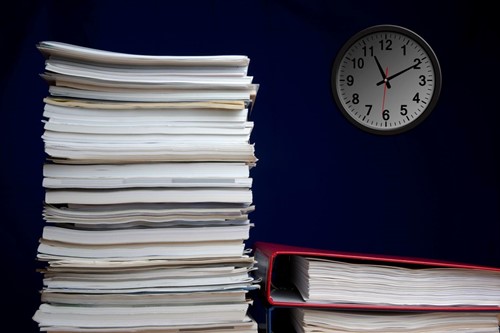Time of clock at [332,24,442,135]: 11:10
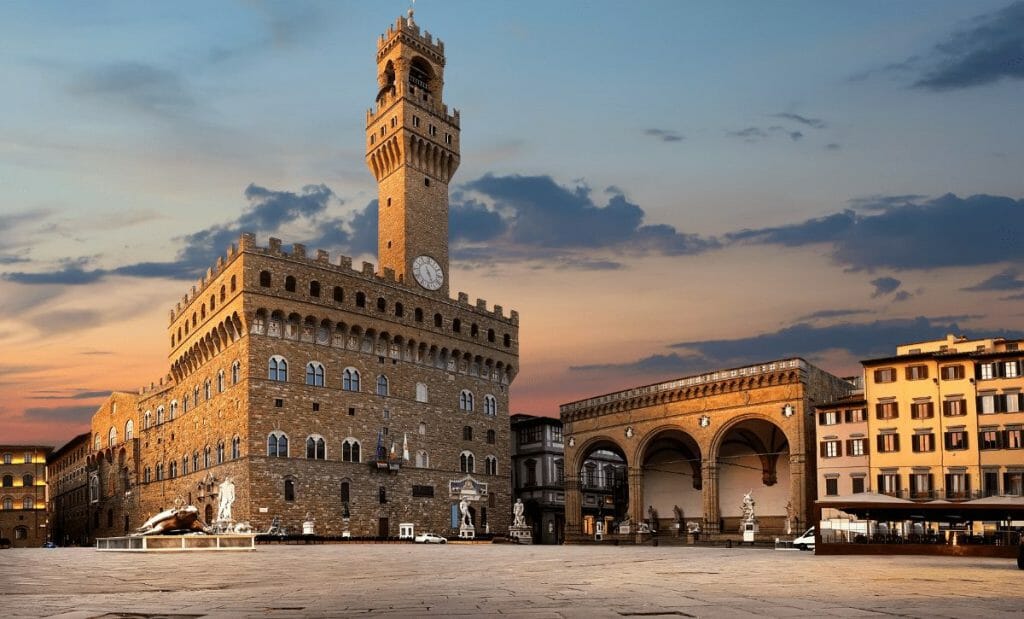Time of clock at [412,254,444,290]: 5:26
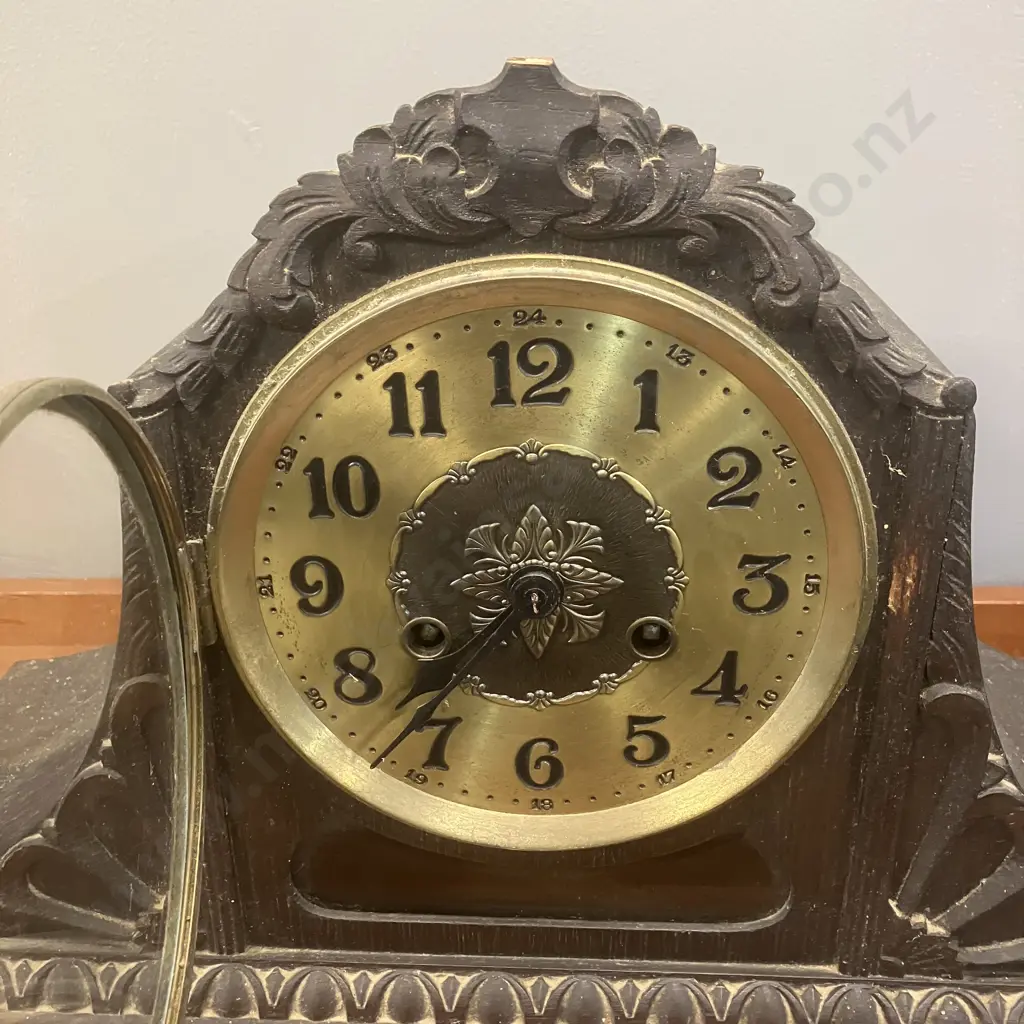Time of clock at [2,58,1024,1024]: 7:36
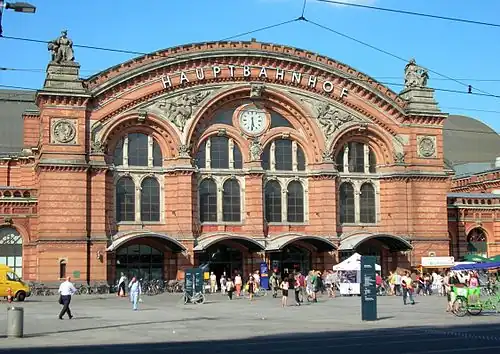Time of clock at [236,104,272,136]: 5:30
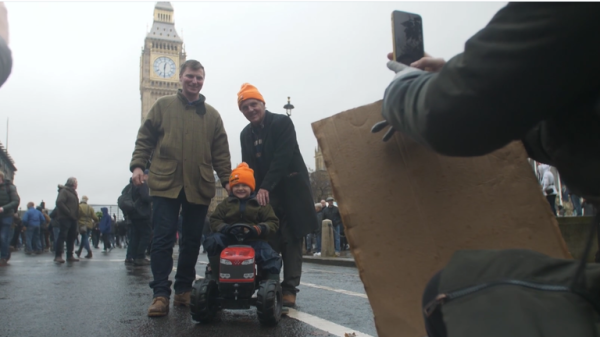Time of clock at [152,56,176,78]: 12:30
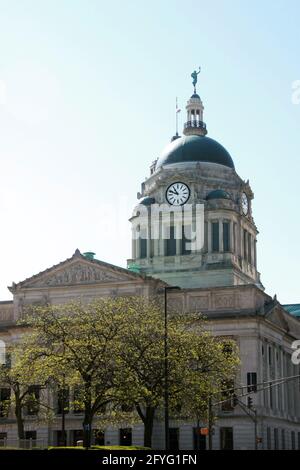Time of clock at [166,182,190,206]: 10:48
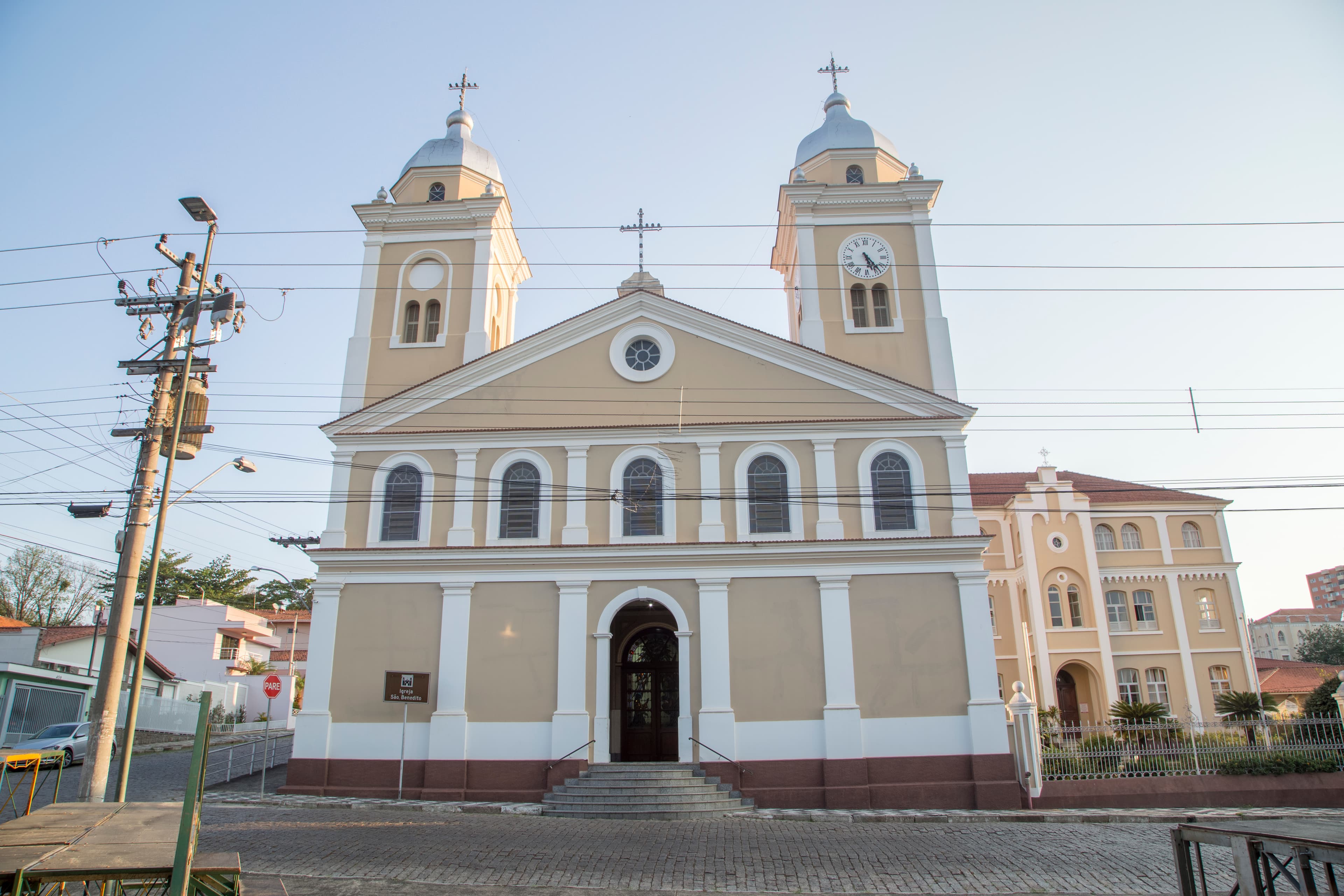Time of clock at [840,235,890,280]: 5:23
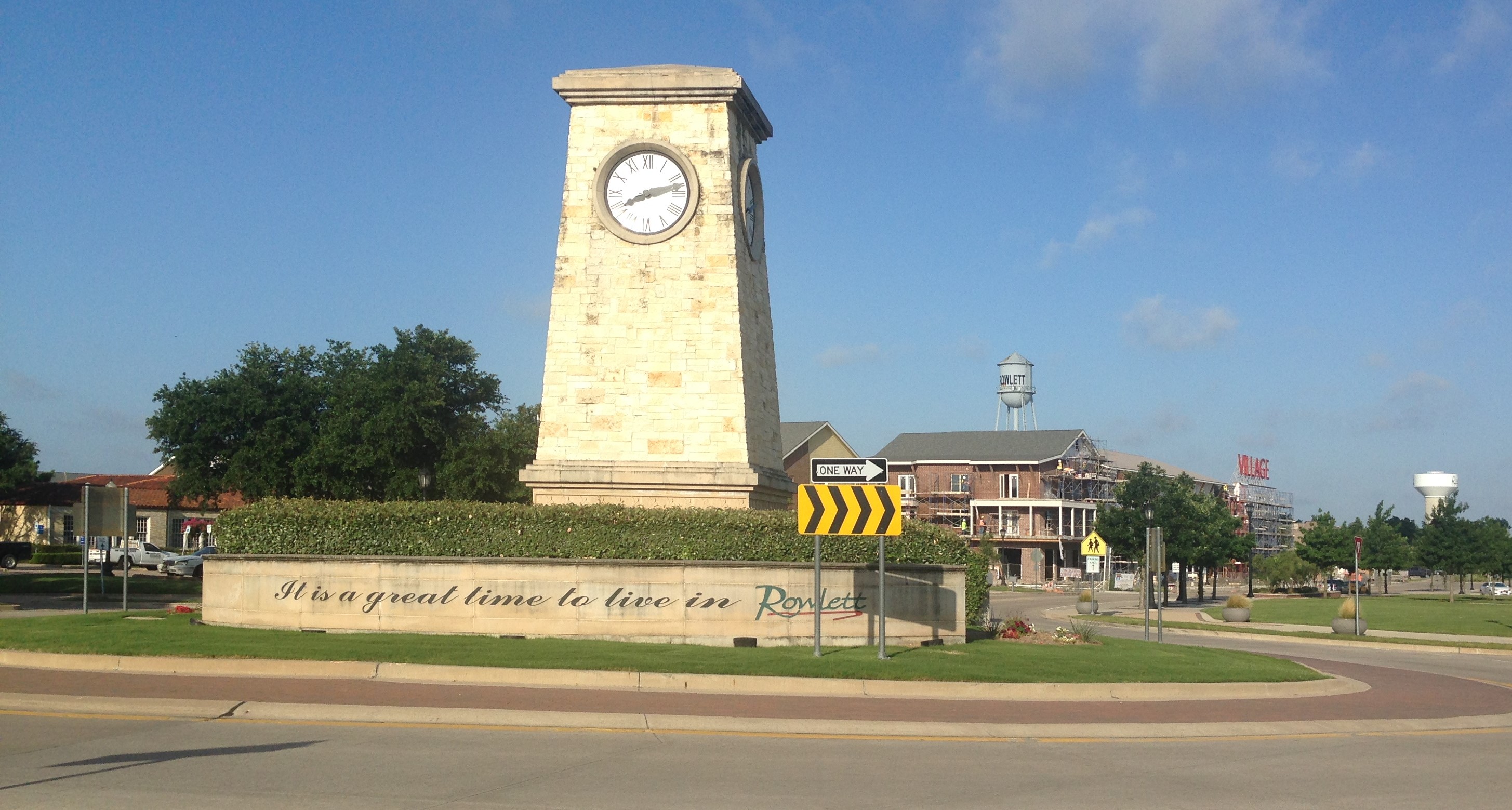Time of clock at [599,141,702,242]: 8:12
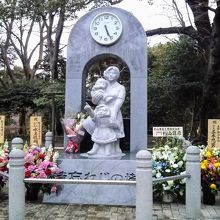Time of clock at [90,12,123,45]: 5:26
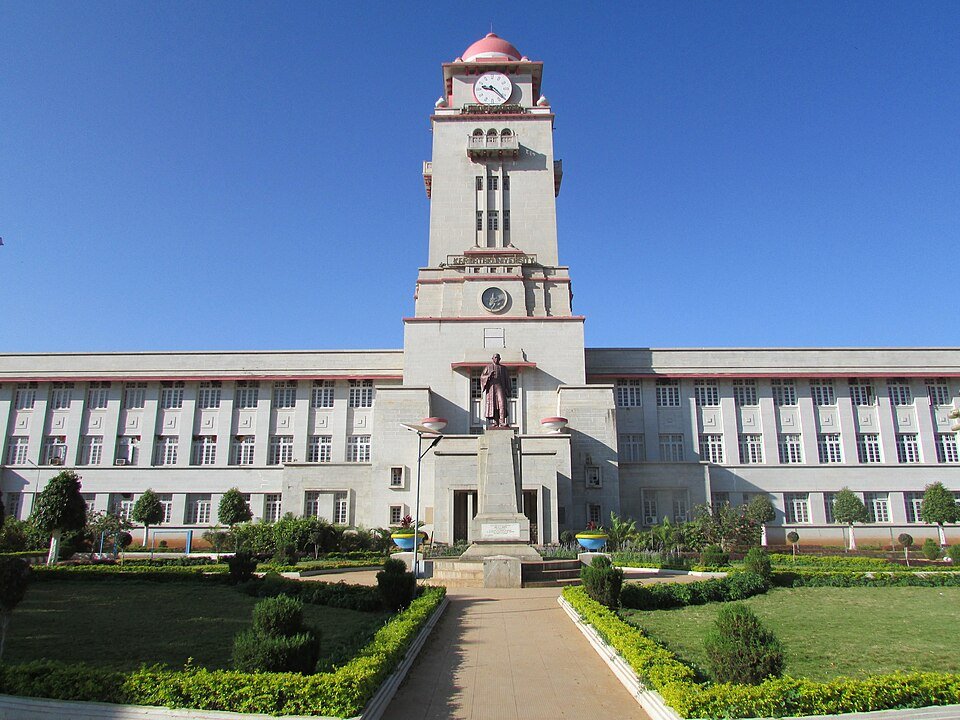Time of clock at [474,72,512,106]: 9:22
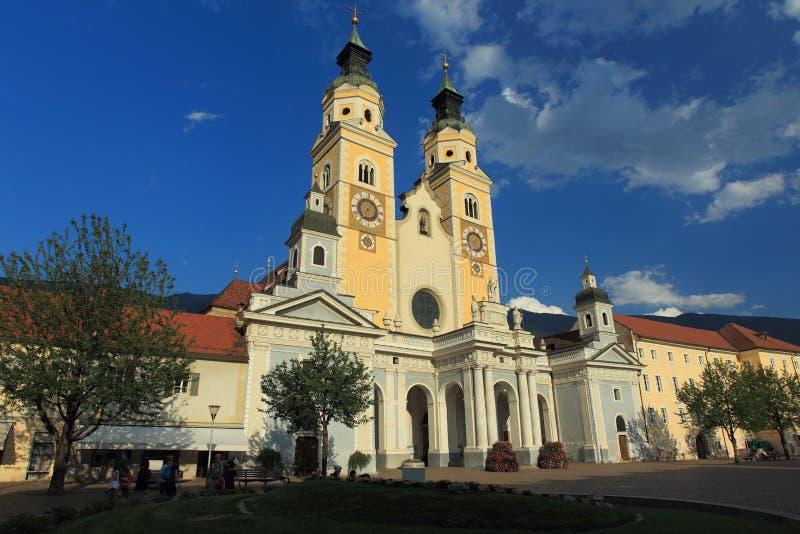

^^^^

_Aim of the exercise_. Rewrite the lines running from the one that contains "Time of clock at [166,182,190,206]: 10:48" through the end, inclusive, with "clock" changed to "watch" and nothing else altered. Leave the pictures out.

_Task response_.
Time of watch at [166,182,190,206]: 10:48
Time of watch at [840,235,890,280]: 5:23
Time of watch at [599,141,702,242]: 8:12
Time of watch at [90,12,123,45]: 5:26
Time of watch at [474,72,512,106]: 9:22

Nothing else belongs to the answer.